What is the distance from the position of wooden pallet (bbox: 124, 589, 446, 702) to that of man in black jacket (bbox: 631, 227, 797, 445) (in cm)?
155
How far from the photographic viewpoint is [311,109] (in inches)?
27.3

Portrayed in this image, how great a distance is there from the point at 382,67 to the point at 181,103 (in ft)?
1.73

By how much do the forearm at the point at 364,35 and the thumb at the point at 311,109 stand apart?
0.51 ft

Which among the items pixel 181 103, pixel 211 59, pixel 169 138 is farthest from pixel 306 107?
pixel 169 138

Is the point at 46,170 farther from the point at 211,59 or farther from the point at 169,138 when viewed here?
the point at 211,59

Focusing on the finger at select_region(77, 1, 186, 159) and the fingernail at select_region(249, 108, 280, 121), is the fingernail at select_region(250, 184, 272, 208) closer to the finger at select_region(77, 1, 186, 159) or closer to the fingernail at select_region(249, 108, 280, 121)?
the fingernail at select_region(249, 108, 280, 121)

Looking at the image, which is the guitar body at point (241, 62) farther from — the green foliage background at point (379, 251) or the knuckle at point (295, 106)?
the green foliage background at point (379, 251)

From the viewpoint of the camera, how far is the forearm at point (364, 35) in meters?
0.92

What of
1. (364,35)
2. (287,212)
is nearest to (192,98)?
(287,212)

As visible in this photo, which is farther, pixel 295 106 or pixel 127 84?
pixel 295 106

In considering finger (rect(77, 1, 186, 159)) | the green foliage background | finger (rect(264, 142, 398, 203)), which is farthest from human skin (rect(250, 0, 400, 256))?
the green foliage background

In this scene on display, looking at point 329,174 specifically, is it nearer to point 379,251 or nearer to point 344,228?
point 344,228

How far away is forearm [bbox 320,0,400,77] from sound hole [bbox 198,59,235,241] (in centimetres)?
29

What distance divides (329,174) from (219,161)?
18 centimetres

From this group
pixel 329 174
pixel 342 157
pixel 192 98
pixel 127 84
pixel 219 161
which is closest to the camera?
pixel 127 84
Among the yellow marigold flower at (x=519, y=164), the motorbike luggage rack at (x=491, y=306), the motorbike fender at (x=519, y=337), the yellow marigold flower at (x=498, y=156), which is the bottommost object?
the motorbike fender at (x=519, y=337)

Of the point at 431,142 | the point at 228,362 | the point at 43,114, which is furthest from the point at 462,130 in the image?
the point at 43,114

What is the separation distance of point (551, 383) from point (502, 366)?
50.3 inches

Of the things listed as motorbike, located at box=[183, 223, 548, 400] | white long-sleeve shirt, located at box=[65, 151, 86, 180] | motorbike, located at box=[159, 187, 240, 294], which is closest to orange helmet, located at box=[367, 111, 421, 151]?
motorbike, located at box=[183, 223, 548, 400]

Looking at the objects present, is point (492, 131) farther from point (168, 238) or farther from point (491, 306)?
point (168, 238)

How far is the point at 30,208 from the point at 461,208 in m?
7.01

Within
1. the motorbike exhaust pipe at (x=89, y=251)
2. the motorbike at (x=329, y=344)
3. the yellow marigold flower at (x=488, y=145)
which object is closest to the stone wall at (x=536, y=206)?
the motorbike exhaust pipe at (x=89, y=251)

■ Goal
Please print the whole listing above again, keeping every line unchanged.

■ Task answer
What is the distance from the position of wooden pallet (bbox: 124, 589, 446, 702) to that of man in black jacket (bbox: 631, 227, 797, 445) (in cm)?
155
How far from the photographic viewpoint is [311,109] (in inches)?
27.3

Portrayed in this image, how great a distance is there from the point at 382,67 to the point at 181,103 (in ft)?
1.73

By how much do the forearm at the point at 364,35 and the thumb at the point at 311,109 stand apart?
0.51 ft

Which among the items pixel 181 103, pixel 211 59, pixel 169 138 is farthest from pixel 306 107?
pixel 169 138

Is the point at 46,170 farther from the point at 211,59 or farther from the point at 169,138 when viewed here?
the point at 211,59

Focusing on the finger at select_region(77, 1, 186, 159) and the fingernail at select_region(249, 108, 280, 121), is the fingernail at select_region(250, 184, 272, 208) closer to the finger at select_region(77, 1, 186, 159) or closer to the fingernail at select_region(249, 108, 280, 121)?
the fingernail at select_region(249, 108, 280, 121)

Looking at the image, which is the guitar body at point (241, 62) farther from — the green foliage background at point (379, 251) or the knuckle at point (295, 106)?
the green foliage background at point (379, 251)

From the viewpoint of the camera, how far is the forearm at point (364, 35) in meters?
0.92

What of
1. (364,35)
2. (287,212)
is nearest to (192,98)?
(287,212)

As visible in this photo, which is farther, pixel 295 106 or pixel 127 84?
pixel 295 106

In considering finger (rect(77, 1, 186, 159)) | the green foliage background | finger (rect(264, 142, 398, 203)), which is farthest from human skin (rect(250, 0, 400, 256))?
the green foliage background

In this scene on display, looking at point 329,174 specifically, is it nearer to point 379,251 or nearer to point 344,228?
point 344,228

How far away is forearm [bbox 320,0,400,77] from sound hole [bbox 198,59,235,241] (in centimetres)?
29

What distance divides (329,174) from (219,161)?
18 centimetres

From this group
pixel 329 174
pixel 342 157
pixel 192 98
pixel 127 84
pixel 219 161
which is closest to the camera?
pixel 127 84
Among the yellow marigold flower at (x=519, y=164), the motorbike luggage rack at (x=491, y=306), the motorbike fender at (x=519, y=337), the yellow marigold flower at (x=498, y=156), which is the bottommost object?
the motorbike fender at (x=519, y=337)

Of the point at 431,142 | the point at 228,362 | the point at 43,114, which is furthest from the point at 462,130 in the image?
the point at 43,114

What is the separation distance of point (551, 383) from point (502, 366)?
50.3 inches

Of the things listed as motorbike, located at box=[183, 223, 548, 400] | white long-sleeve shirt, located at box=[65, 151, 86, 180] | motorbike, located at box=[159, 187, 240, 294], which is closest to orange helmet, located at box=[367, 111, 421, 151]?
motorbike, located at box=[183, 223, 548, 400]

Looking at the objects present, is point (492, 131) farther from point (168, 238) or farther from point (491, 306)?
point (168, 238)

How far is the point at 30,208 from the point at 461,208 in m?
7.01

Within
1. the motorbike exhaust pipe at (x=89, y=251)
2. the motorbike at (x=329, y=344)
3. the yellow marigold flower at (x=488, y=145)
which object is closest to the stone wall at (x=536, y=206)?
the motorbike exhaust pipe at (x=89, y=251)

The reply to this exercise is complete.